Of even more immediate concern is the suggestion the Executive is pricing access to justice "off the market" through an escalation in court fees.
The Law Society and the Bar Association have waged a campaign to force the executive to account for regulated fees increases ranging from 14 per cent to 1592 per cent since 2001.
The two organisations argue that the regulations were an improper use of delegated power of such a magnitude that they were more properly decided by Parliament than by regulation.
Parliament's Regulations Review Committee, which studied the complaint, said, "We consider that access to justice is so fundamental that a move to use fees to ration access would require explicit legislative authority."
The committee also expressed concern at the 50 per cent cost recovery target underpinning the fee levels, which it said had led to inflexibility.
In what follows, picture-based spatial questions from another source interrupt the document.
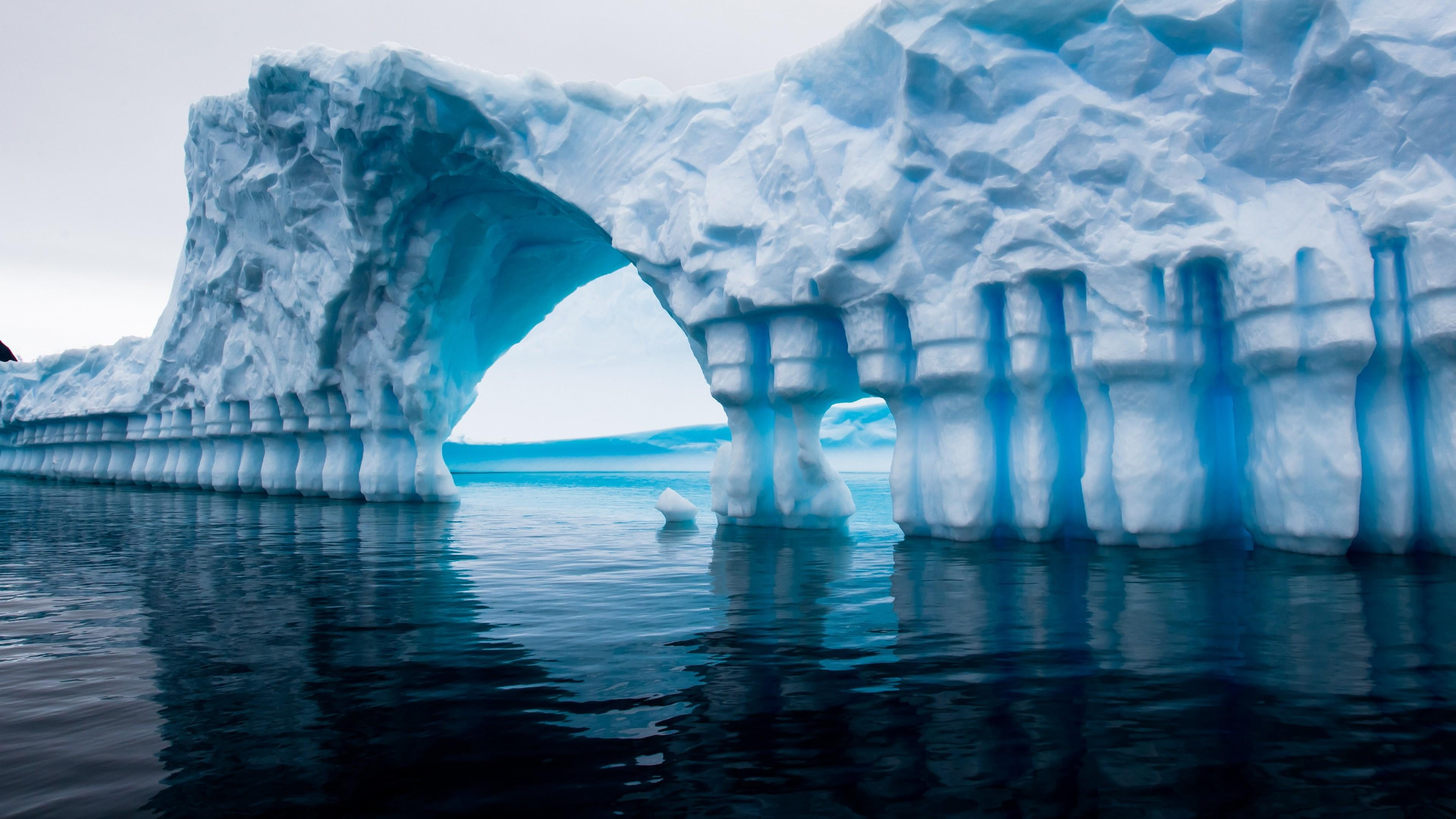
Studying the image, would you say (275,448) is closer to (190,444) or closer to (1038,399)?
(190,444)

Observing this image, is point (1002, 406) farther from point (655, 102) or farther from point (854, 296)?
point (655, 102)

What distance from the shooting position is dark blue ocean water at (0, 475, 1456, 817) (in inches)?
94.5

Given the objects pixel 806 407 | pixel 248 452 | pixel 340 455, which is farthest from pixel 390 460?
pixel 806 407

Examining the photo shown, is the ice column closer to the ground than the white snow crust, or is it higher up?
higher up

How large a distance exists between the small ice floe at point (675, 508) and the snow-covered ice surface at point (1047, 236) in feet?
2.15

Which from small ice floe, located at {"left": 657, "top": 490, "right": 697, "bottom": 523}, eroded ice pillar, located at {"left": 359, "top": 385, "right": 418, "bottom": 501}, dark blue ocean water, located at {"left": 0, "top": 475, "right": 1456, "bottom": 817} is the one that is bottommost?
dark blue ocean water, located at {"left": 0, "top": 475, "right": 1456, "bottom": 817}

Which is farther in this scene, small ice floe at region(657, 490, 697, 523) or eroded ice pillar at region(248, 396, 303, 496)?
eroded ice pillar at region(248, 396, 303, 496)

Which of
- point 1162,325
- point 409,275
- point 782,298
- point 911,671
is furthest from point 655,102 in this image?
point 911,671

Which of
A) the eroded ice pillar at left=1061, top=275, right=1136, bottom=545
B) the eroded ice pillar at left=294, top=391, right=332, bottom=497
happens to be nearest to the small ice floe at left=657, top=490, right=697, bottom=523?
the eroded ice pillar at left=1061, top=275, right=1136, bottom=545

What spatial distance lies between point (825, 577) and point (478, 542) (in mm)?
4344

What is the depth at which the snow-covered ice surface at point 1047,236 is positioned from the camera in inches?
269

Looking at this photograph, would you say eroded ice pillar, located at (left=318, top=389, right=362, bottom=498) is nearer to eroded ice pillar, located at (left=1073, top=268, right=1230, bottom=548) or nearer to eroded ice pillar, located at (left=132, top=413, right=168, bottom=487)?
eroded ice pillar, located at (left=132, top=413, right=168, bottom=487)

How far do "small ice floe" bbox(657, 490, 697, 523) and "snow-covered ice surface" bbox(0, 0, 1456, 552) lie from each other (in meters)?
0.66

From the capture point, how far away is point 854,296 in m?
9.33
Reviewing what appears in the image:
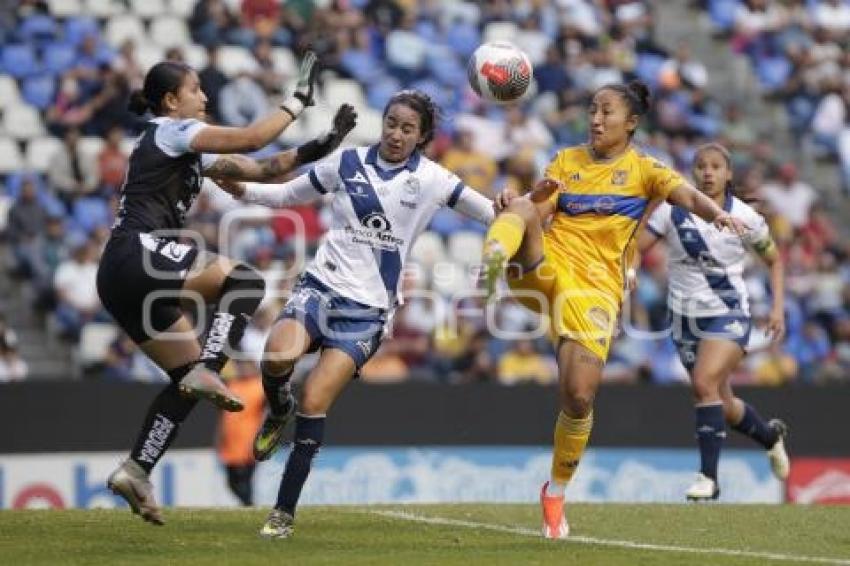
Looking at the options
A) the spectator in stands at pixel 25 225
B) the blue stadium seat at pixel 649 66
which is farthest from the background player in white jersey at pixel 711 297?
the blue stadium seat at pixel 649 66

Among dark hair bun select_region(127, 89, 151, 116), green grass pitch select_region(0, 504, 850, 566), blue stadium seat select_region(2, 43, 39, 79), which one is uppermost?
blue stadium seat select_region(2, 43, 39, 79)

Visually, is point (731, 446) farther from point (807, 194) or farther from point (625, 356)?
point (807, 194)

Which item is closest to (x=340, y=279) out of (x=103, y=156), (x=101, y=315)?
(x=101, y=315)

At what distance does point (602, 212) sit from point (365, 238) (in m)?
1.48

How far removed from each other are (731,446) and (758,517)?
21.9 ft

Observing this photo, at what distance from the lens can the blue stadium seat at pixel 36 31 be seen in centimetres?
2173

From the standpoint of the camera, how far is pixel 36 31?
21781 mm

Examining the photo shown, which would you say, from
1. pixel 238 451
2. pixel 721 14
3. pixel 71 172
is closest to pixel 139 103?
pixel 238 451

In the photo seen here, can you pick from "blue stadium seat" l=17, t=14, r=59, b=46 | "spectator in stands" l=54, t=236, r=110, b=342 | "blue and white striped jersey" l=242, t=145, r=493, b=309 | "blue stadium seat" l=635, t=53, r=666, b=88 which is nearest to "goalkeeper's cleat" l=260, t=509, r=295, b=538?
"blue and white striped jersey" l=242, t=145, r=493, b=309

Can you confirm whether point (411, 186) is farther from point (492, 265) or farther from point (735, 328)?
point (735, 328)

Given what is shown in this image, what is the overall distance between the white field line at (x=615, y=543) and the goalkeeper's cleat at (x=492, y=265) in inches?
66.9

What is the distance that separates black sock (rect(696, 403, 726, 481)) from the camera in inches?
566

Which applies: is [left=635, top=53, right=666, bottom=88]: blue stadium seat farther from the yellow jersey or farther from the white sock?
the white sock

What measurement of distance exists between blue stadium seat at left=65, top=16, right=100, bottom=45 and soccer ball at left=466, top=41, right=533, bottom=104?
35.7 ft
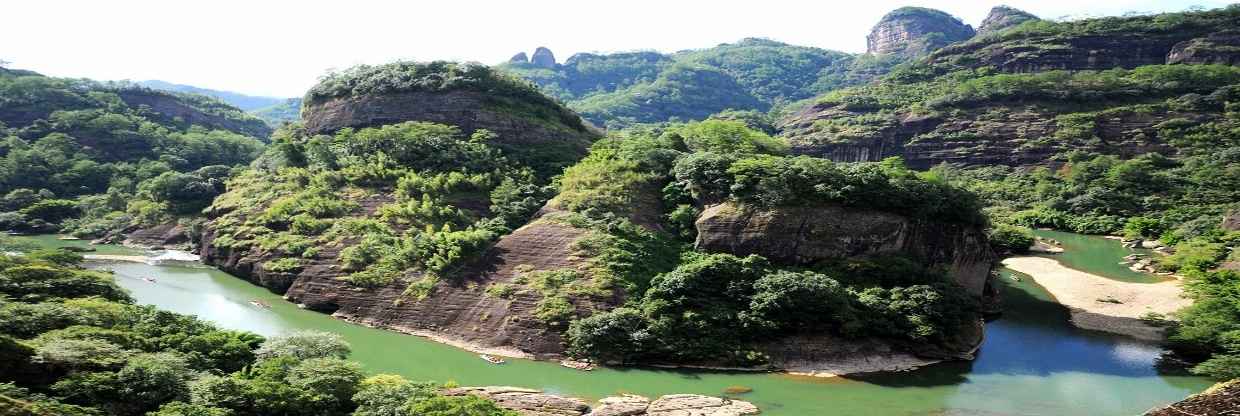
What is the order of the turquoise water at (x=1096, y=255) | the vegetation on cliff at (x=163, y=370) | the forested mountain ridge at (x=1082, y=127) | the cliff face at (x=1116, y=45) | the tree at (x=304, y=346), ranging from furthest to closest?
the cliff face at (x=1116, y=45)
the forested mountain ridge at (x=1082, y=127)
the turquoise water at (x=1096, y=255)
the tree at (x=304, y=346)
the vegetation on cliff at (x=163, y=370)

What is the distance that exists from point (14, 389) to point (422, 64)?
49.3 metres

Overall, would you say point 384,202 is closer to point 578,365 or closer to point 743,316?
point 578,365

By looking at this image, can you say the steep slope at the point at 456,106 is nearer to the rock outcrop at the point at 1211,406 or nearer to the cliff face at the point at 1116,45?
the rock outcrop at the point at 1211,406

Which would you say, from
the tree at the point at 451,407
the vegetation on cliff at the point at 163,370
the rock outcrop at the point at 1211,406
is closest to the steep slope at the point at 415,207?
the vegetation on cliff at the point at 163,370

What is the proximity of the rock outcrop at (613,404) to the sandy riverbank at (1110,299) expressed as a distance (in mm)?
25797

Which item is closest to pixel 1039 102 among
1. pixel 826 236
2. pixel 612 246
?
pixel 826 236

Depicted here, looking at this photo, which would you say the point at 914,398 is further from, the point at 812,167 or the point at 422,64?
the point at 422,64

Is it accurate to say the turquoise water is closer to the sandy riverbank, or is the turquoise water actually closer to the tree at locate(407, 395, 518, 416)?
the sandy riverbank

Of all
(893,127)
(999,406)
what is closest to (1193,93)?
(893,127)

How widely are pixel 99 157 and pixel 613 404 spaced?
A: 79.3m

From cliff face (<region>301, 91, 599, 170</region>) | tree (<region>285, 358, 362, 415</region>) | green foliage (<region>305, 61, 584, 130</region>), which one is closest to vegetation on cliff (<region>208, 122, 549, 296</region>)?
cliff face (<region>301, 91, 599, 170</region>)

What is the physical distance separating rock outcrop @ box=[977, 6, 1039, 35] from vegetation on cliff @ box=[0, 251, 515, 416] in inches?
6950

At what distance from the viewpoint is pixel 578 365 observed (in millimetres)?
35000

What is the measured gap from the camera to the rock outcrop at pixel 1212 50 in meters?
103
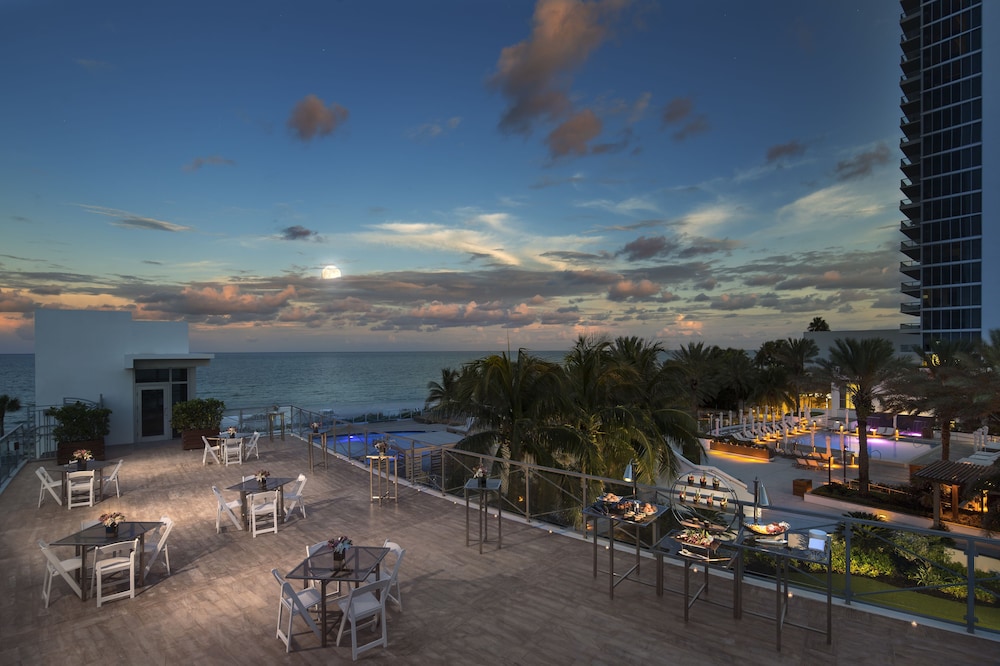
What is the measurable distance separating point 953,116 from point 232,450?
72.0 meters

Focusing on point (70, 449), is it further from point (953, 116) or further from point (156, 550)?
point (953, 116)

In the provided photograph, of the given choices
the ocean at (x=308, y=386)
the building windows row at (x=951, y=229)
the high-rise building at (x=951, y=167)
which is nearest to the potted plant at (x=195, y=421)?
the ocean at (x=308, y=386)

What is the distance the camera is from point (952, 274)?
2013 inches

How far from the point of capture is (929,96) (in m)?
54.1

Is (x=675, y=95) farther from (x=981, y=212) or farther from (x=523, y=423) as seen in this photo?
(x=981, y=212)

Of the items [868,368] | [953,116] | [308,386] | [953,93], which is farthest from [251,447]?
[308,386]

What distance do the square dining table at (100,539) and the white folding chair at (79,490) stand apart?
168 inches

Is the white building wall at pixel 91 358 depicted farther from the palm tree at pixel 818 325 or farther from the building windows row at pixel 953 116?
the palm tree at pixel 818 325

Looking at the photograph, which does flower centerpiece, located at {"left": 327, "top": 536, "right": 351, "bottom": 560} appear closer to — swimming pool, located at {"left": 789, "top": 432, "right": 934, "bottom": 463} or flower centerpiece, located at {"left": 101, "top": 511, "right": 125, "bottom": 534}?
flower centerpiece, located at {"left": 101, "top": 511, "right": 125, "bottom": 534}

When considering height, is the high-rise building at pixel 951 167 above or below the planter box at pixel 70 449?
above

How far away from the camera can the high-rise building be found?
4891 centimetres

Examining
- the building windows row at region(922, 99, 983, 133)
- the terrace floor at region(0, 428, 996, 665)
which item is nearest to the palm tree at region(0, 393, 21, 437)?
the terrace floor at region(0, 428, 996, 665)

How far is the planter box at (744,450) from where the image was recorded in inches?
1086

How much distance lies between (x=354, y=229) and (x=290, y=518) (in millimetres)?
18368
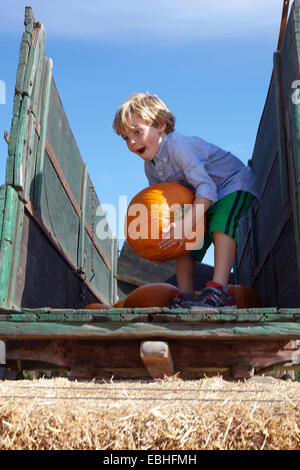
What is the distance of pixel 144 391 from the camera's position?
8.21 ft

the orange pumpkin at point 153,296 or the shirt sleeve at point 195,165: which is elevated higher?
the shirt sleeve at point 195,165

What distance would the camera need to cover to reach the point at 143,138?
4098 millimetres

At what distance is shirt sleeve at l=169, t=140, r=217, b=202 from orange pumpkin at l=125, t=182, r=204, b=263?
0.12 meters

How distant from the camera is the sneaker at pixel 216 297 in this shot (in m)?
3.47

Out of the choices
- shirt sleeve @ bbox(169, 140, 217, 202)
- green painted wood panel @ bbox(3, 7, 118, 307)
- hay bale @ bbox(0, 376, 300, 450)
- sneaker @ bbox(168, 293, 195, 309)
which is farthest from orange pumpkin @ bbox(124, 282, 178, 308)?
hay bale @ bbox(0, 376, 300, 450)

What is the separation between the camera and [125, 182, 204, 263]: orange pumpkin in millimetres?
3666

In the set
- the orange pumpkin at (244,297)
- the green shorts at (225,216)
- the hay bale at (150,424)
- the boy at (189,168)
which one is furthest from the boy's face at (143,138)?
the hay bale at (150,424)

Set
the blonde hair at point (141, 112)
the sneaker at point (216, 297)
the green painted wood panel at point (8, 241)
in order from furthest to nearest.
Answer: the blonde hair at point (141, 112)
the sneaker at point (216, 297)
the green painted wood panel at point (8, 241)

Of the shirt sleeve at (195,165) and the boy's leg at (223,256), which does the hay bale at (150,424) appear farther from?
the shirt sleeve at (195,165)

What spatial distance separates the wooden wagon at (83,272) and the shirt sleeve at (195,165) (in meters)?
0.59

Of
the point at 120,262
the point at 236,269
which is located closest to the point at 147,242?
the point at 236,269

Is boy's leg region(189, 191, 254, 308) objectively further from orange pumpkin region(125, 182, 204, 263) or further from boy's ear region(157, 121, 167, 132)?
boy's ear region(157, 121, 167, 132)

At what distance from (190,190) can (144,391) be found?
6.07 feet
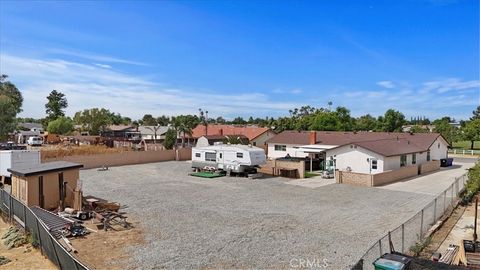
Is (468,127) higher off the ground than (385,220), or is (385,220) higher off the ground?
(468,127)

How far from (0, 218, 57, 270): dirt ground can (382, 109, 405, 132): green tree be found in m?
66.6

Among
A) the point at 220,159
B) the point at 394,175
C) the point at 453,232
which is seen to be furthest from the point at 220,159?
the point at 453,232

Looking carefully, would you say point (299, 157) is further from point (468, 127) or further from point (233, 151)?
point (468, 127)

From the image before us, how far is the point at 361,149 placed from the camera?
30.5 metres

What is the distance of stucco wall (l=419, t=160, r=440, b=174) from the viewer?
107 ft

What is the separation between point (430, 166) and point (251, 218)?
24.8 metres

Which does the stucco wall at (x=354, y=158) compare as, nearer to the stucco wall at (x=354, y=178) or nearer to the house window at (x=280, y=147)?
the stucco wall at (x=354, y=178)

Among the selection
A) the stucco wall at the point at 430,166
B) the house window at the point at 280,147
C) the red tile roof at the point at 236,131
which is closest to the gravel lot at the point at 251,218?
the stucco wall at the point at 430,166

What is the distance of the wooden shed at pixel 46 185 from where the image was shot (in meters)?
16.8

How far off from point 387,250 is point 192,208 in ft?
32.7

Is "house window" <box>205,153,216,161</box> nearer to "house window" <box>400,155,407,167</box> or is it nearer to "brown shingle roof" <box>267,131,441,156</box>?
"brown shingle roof" <box>267,131,441,156</box>

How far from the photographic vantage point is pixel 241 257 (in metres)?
11.5

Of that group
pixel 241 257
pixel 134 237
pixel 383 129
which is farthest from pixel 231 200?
pixel 383 129

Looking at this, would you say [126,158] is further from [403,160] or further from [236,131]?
[403,160]
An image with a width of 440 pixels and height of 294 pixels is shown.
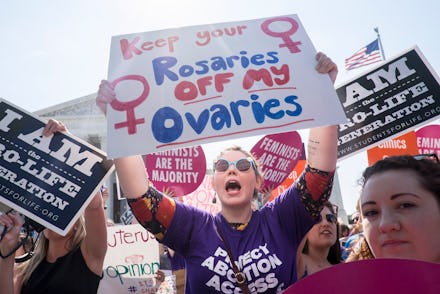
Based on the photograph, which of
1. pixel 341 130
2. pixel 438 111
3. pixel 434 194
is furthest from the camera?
pixel 341 130

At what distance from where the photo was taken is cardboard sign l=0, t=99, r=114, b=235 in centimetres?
255

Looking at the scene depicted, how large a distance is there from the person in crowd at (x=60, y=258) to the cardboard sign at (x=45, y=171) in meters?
0.09

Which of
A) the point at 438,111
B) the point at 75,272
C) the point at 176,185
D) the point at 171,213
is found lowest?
the point at 75,272

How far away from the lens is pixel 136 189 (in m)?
2.13

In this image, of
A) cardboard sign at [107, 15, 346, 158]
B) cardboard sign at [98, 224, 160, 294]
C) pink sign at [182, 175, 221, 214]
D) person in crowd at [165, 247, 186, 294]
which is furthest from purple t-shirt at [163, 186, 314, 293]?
pink sign at [182, 175, 221, 214]

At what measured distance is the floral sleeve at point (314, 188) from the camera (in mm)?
2107

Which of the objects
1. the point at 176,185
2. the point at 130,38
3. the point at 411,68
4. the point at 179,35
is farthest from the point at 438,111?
the point at 176,185

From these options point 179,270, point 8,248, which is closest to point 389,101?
point 179,270

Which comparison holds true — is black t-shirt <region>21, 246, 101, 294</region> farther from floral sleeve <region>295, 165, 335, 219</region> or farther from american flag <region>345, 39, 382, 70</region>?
american flag <region>345, 39, 382, 70</region>

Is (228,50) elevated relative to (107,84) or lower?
elevated

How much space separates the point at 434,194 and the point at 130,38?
6.10 ft

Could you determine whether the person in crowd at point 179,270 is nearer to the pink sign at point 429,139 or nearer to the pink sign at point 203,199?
the pink sign at point 203,199

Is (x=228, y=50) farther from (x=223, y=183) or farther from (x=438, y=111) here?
(x=438, y=111)

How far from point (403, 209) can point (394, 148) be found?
376cm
Suggestions persist that the overall make-up of the judiciary had been undergoing a re-engineering operation by former Attorney-General Margaret Wilson (and Elias) along gender, and, party lines in the case of one district court judge appointment.
Typical comments from the notoriously bitchy profession: "The white-middle class male is an endangered species on the bench"; "What's the point of having an advisory panel if she doesn't accept its recommendations."
In reality the truth is more prosaic. A report out this week shows many more women have been appointed as judges in recent years - but the ratio of women being appointed to the bench is still far less than that of men - particularly when the numbers of qualified candidates are measured. The so-called political appointee had the requisite qualification.
The Supreme Court
Why the Supreme Court was set up:
* To recognise that New Zealand is an independent nation with its own history and traditions
* To enable important legal matters, including those relating to the Treaty of Waitangi, to be resolved with an understanding of New Zealand conditions, history and traditions
* To improve access to justice.
* The Supreme Court has wide powers to hear: Appeals on civil matters; appeals on criminal cases - if satisfied it involves a matter of general or public importance, a substantial miscarriage of justice may have occurred or a matter of general commercial significance.